Tools & Technologies

Languages: Python
Libraries: NumPy (core math operations); TensorFlow/Keras (for benchmarking against your implementation, not for core logic)
Architecture: Custom OOP Python classes for all neural net elements

Key Achievements

Full Transparency:
Every step in the training and prediction pipeline is explicit, allowing for debugging, learning, and experimentation not possible with high-level APIs alone.
Educational Value:
Provides a robust foundation for students and practitioners wanting to understand the mechanics of backpropagation, gradient descent, and the impact of architecture changes.
Performance Validation:
Benchmarked custom model results against Keras/TensorFlow MLPs.

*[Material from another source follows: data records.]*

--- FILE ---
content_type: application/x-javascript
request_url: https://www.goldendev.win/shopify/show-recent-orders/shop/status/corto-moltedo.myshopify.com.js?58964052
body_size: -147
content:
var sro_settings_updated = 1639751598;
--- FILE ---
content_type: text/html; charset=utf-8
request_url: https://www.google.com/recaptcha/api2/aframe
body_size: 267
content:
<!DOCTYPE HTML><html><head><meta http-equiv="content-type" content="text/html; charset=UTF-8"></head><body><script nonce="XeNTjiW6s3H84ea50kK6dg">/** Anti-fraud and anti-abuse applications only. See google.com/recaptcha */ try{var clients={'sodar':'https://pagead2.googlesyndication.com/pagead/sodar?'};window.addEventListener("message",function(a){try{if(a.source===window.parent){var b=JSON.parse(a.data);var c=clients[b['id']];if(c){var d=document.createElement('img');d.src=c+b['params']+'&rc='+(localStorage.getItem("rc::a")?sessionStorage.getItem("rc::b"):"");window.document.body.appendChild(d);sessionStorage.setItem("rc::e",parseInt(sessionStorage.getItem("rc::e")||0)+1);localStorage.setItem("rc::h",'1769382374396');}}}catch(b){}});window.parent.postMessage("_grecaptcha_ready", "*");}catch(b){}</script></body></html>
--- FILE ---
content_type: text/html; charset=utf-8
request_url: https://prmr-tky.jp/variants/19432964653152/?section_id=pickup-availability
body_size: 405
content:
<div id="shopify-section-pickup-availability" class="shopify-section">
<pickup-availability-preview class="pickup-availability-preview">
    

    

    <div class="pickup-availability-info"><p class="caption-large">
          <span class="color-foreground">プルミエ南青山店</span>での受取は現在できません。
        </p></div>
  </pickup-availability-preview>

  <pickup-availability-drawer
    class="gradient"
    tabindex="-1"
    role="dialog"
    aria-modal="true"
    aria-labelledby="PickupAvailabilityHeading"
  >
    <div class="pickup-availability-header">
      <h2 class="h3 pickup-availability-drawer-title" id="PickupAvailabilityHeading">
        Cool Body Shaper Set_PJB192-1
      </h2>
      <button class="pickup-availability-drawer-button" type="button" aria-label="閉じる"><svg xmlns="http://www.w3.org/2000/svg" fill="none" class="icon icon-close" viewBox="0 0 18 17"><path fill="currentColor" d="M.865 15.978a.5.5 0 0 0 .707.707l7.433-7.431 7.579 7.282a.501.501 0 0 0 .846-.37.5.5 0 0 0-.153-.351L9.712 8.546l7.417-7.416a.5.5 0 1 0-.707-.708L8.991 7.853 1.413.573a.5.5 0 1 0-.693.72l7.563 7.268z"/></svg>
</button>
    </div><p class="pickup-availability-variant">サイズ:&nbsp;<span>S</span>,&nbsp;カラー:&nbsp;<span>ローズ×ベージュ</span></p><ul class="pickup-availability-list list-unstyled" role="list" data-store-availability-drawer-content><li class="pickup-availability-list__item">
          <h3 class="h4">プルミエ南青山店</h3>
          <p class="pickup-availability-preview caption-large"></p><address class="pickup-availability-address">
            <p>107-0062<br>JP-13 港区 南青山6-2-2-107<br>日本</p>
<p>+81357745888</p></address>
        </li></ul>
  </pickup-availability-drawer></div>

Comparable accuracy achieved on structured data tasks and validating the correctness of a custom implementation.
Extensibility:
Codebase is modular; future architectures (e.g., convolutional layers, custom activations) can be integrated without rewriting the core logic.

Example Results

Custom MLP achieved competitive accuracy and loss performance on tabular datasets, matching high-level frameworks within a reasonable margin.
Demonstrated clear learning curves, reproducible results, and interpretable gradient flows.
Wide-and-deep hybridization led to measurable improvements over single-path (wide or deep alone) models for specific tasks.

GitHub Repository

Full code, notebooks, and documentation

Conclusion & Future Work

Constructing neural networks from the ground up deepens understanding of model mechanics, gradient flow, and optimization, which is insight rarely gained from high-level libraries alone. This project’s hands-on approach creates a strong base for exploring more complex architectures, experimenting with new modeling ideas, and building transparent, reproducible analytics for both practical and educational settings.